Hitherto Undine had imagined that the Driscoll and Van Degen clans and their allies held undisputed suzerainty over New York society. Mabel Lipscomb thought so too, and was given to bragging of her acquaintance with a Mrs. Spoff, who was merely a second cousin of Mrs. Harmon B. Driscoll's. Yet here was she. Undine Spragg of Apex, about to be introduced into an inner circle to which Driscolls and Van Degens had laid siege in vain! It was enough to make her feel a little dizzy with her triumph--to work her up into that state of perilous self-confidence in which all her worst follies had been committed.
She stood up and, going close to the glass, examined the reflection of her bright eyes and glowing cheeks. This time her fears were superfluous: there were to be no more mistakes and no more follies now! She was going to know the right people at last--she was going to get what she wanted!

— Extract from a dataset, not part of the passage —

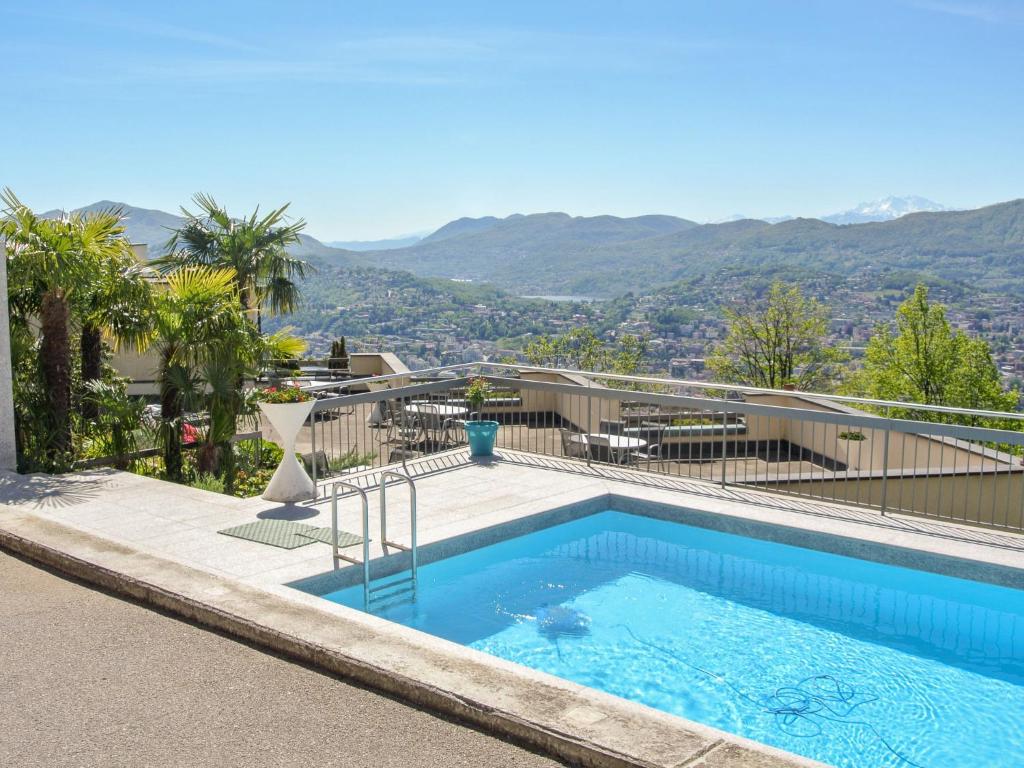 a swimming pool on the roof of a house at Apartment Residenza Monte Bré - Apt-204 Haus1 by Interhome in Lugano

As she stood there, smiling at her happy image, she heard her father's voice in the room beyond, and instantly began to tear off her dress, strip the long gloves from her arms and unpin the rose in her hair. Tossing the fallen finery aside, she slipped on a dressing-gown and opened the door into the drawing-room.
Mr. Spragg was standing near her mother, who sat in a drooping attitude, her head sunk on her breast, as she did when she had one of her "turns." He looked up abruptly as Undine entered.
"Father--has mother told you? Mrs. Fairford has asked me to dine. She's Mrs. Paul Marvell's daughter--Mrs. Marvell was a Dagonet--and they're sweller than anybody; they WON'T KNOW the Driscolls and Van Degens!"
Mr. Spragg surveyed her with humorous fondness.
"That so? What do they want to know you for, I wonder?" he jeered.
"Can't imagine--unless they think I'll introduce YOU!" she jeered back in the same key, her arms around his stooping shoulders, her shining hair against his cheek.
"Well--and are you going to? Have you accepted?" he took up her joke as she held him pinioned; while Mrs. Spragg, behind them, stirred in her seat with a little moan.
Undine threw back her head, plunging her eyes in his, and pressing so close that to his tired elderly sight her face was a mere bright blur.
"I want to awfully," she declared, "but I haven't got a single thing to wear."
Mrs. Spragg, at this, moaned more audibly. "Undine, I wouldn't ask father to buy any more clothes right on top of those last bills."
"I ain't on top of those last bills yet--I'm way down under them," Mr. Spragg interrupted, raising his hands to imprison his daughter's slender wrists.
"Oh, well--if you want me to look like a scarecrow, and not get asked again, I've got a dress that'll do PERFECTLY," Undine threatened, in a tone between banter and vexation.
Mr. Spragg held her away at arm's length, a smile drawing up the loose wrinkles about his eyes.
"Well, that kind of dress might come in mighty handy on SOME occasions; so I guess you'd better hold on to it for future use, and go and select another for this Fairford dinner," he said; and before he could finish he was in her arms again, and she was smothering his last word in little cries and kisses.